[[ Input data, beginning ]]
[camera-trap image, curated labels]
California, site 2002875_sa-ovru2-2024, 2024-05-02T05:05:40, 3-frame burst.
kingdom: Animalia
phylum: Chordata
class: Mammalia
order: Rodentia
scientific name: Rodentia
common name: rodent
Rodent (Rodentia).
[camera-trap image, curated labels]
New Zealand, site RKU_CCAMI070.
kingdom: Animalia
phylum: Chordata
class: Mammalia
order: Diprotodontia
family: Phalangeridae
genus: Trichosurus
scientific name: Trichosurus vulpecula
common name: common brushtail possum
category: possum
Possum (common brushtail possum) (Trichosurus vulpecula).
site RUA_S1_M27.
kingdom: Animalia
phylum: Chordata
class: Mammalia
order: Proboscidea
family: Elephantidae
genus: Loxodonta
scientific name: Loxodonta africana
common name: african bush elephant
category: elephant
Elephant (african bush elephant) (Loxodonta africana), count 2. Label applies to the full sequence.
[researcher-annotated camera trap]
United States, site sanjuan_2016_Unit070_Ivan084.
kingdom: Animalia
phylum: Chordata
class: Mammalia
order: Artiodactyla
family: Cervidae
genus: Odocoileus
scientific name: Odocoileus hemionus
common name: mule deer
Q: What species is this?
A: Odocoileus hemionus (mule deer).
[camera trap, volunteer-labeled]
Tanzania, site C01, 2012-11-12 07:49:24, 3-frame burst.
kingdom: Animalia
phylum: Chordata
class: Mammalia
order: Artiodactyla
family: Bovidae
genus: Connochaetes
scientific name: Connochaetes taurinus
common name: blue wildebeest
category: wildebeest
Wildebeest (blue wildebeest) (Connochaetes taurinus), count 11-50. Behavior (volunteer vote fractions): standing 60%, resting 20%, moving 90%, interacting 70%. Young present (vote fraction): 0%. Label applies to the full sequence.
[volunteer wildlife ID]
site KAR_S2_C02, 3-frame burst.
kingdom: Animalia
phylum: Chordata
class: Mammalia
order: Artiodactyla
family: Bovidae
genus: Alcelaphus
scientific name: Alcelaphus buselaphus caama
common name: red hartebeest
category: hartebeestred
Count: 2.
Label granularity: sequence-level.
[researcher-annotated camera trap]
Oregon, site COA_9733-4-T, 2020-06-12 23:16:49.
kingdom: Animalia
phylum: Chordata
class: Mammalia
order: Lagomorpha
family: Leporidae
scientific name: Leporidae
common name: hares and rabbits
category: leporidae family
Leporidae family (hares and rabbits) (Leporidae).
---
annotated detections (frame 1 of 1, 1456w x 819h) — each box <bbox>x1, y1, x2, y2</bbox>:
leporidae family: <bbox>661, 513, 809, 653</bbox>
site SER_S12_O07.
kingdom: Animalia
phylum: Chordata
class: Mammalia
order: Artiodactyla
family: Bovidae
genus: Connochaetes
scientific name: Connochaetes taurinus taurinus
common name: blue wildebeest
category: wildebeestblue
[[ Input data, end ]]
_What to produce_
Within the material above, extract exactly the lines that start at the line containing "scientific name: Trichosurus vulpecula" and stop after the line containing "common name: african bush elephant", and only those.

_Answer_
scientific name: Trichosurus vulpecula
common name: common brushtail possum
category: possum
Possum (common brushtail possum) (Trichosurus vulpecula).
site RUA_S1_M27.
kingdom: Animalia
phylum: Chordata
class: Mammalia
order: Proboscidea
family: Elephantidae
genus: Loxodonta
scientific name: Loxodonta africana
common name: african bush elephant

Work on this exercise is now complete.